- Thursday, March 26, 2009
- Rhythms, Doves, and Other Things (Final Project)
Rhythms, Doves, and Other Things
“Art is the child of its surroundings,” is an old saying but yet so present. Our life style, daily experiences, and the culture around us form the way we think and express ourselves. Our way of expression includes the spiritual side of our lives, which relates to the intangible way of our thinking and beliefs. Our materialistic side relates to tangibles such as places, buildings, and everything that falls into the horizon of our sight.
As a Palestinian the topic of my project comes from my own life experiences. Naturally they are happy as well as sad moments along with the memories of my childhood. Palestine, the holy land, is the cradle of all religions and the birth of all of my artistic creations. Jerusalem, as the heart of Palestine, represents peace, love and happiness to all through the beauty of its architectural designs, decorations, and folklore. This is contrary to what appears to the outside world. All of this beauty and peace has been scarred by horror and torment. The awful smell of blood and death in its streets and alleyways is a striking contrast to the beautiful display of previous civilizations and their magnificent ruins.
The basis of my project is built on the idea of how I see Palestine through my eyes and how differently it appears to the outside world. The project is divided into two sections. The first section is a large wall piece displaying the beauty of Jerusalem combined with traditional Palestinian symbols. Jerusalem will be represented by the Dome of The Rock fading away to the naked eyes, and the wall of Jerusalem expanding while including some of these symbols. The symbols that will be used are things such as the old key, a symbol of hope for the refugees returning to their homes; the horse, a symbol of strength and revolt against torment and torture; the rooster, a symbol of freedom calling the sun to bring about a new dawn; the dove and the olive branch, which are universal in their call for peace worldwide. In keeping with the Palestinian folklore some of the decorations from traditional clothes will be used.

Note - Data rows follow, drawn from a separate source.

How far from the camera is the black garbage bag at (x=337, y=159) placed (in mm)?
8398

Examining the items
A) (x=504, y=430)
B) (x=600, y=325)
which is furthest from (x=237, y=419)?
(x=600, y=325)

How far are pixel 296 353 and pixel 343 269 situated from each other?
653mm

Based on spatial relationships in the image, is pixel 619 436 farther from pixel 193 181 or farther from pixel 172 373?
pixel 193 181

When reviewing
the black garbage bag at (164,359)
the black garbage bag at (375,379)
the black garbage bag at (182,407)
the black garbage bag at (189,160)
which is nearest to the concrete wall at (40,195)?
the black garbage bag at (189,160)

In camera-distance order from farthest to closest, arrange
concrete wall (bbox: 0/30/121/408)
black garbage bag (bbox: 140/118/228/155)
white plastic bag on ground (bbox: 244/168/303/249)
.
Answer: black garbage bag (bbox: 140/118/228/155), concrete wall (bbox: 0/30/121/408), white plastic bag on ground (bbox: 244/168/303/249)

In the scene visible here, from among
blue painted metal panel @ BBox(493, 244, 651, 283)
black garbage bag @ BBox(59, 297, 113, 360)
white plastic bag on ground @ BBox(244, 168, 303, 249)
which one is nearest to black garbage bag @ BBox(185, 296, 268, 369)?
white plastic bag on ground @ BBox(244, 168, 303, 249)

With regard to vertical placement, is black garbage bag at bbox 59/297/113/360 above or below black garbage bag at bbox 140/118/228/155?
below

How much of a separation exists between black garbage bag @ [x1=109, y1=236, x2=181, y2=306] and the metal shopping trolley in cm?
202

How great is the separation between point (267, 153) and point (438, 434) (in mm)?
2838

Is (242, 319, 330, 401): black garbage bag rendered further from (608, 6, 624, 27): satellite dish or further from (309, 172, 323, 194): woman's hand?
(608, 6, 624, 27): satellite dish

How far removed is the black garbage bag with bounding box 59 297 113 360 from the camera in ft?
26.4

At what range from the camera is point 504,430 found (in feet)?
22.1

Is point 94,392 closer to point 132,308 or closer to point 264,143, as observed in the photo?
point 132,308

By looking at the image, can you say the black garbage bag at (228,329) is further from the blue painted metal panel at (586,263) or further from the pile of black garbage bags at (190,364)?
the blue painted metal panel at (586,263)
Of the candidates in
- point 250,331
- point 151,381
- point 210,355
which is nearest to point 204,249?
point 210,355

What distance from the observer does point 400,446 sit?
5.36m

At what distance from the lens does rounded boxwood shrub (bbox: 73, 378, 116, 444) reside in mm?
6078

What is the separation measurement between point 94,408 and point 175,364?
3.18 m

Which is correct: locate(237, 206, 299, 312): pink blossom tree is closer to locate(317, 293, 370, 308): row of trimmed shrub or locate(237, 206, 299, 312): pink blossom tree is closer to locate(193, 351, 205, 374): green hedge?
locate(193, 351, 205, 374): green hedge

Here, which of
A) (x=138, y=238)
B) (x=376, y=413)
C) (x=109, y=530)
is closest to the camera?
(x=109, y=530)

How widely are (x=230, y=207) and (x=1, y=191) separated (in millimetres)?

The second part of this project displays a group of skulls and bones hanging in front of the wall piece. It represents the outside world watching the pain and misery that continues to grow, while the stench of death and blood becomes stronger day by day. The world shows no mercy, keeps quiet, refuses to help, and does not assist in bringing peace to the land of peace. The first decorative section will cover a larger area to convey that hope, in all of its beauty, will overcome despair and all of its disgust. For the entire project I will use the relief method and low fire clay along with under-glaze colors.
This project is an indirect invitation for the world to remember this place on Earth. It deserves to be seen with beautiful and peaceful eyes. With those glances and looks it can return to being the land of peace forever.